Monday, November 16, 2009
Google Applies Lipstick to The Book Settlement
Well for most people Friday 13th came and went and left them unscathed.
Unfortunately, before the clock could strike midnight Google delivered its latest class action, no not blood on this fateful day, but lipstick on the their Book Settlement. They now obviously believe lipstick will hide the fact that their settlement deal with the AAP (Association of American Publishers) and the US Authors Guild still will fix a deal. The fact is that its just lipstick and the deal remains the same bad deal that was thrown out by many inside and outside the US courts.
Google is hoping to keep the deal alive with its new provisions; more flexibility to offer discounts on electronic books, undertakings to make it easier for others to resell access to a digital index of books covered in the settlement, increased control for copyright holders and extension to cover Creative Commons licence , but is it enough and is it merely dressing the pig?
The major shift is to widen the case to include other plaintiffs whilst narrowing it to drop those who had a clear case and would have probably derailed the deal. Some would argue that it’s easier to deal with the subsidiary companies in the UK, Canada, Australia, than take on the independent and powerful non English community. Some will say that we have already seen that the UK PA (Publishers Association) dithered for an age over the original deal and its hardly surprising, as we rarely see children take on their parents in public. However, the implications of all the plaintiffs now being covered by a US court deal is interesting and must be down to that 'special relationship' the UK has with the US.
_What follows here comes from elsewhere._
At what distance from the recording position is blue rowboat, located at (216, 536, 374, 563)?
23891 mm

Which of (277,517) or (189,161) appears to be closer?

Given the ring fencing to English works, will Google now stop scanning foreign non English works?
We will be looking more closely at the changes and drawing out the good, the bad and what remains the ugly in the revised deal. But the concessions made by the parties to what they defined as a perfect and well defended previous deal still fall around the emotive and divisive adoption of orphan works.
Dan Clancy, engineering director for Google Books, claims, 'the actual number of orphan works is small', but fails to define ‘small’. Others say that orphans are not worth much. Some even claim that the act of adoption, exclusive or not, is good for all.
We will now have a UWF, (unclaimed works fiduciary), which will ‘to the extent permitted by law’ licence to third parties. This ‘to the extent permitted by law’ is one of those phrases one hates as it could mean something different to many people and therefore nothing to anyone. Who actually owns the licence and rights to licence on unclaimed works?
Google appear today to remain the only game in town for the orphan works and will this clear stance on orphans get the backing of the Department of Justice, or be once again found unacceptable.
Rights Registry will now try to establish the ownership of orphans and have funds to do so. Some may argue that could mean that anyone can republish orphans with a suitable disclaimer. The basis being, is that if the Registry has made all responsible efforts and failed to establish right ownership, then the act has been done and orphans are fair game for all? If its good enough for the Rights Registry, then its good enough for everyone else?
The pricing issue continues to be a thorny one and down to whether you trust Google. The DOJ had raised concerns on potential price fixing. Under the revision, the Books Registry no longer has any say in the pricing of books and Google now is responsible for setting prices based on an algorithm developed based on market pricing. So have we taken a backward, forward or sideways step? The one thing that is clear is that pricing is now down to Google.
Our issue remains the orphans and why these can't be excluded, especially if they are so small, uneconomic and difficult to address?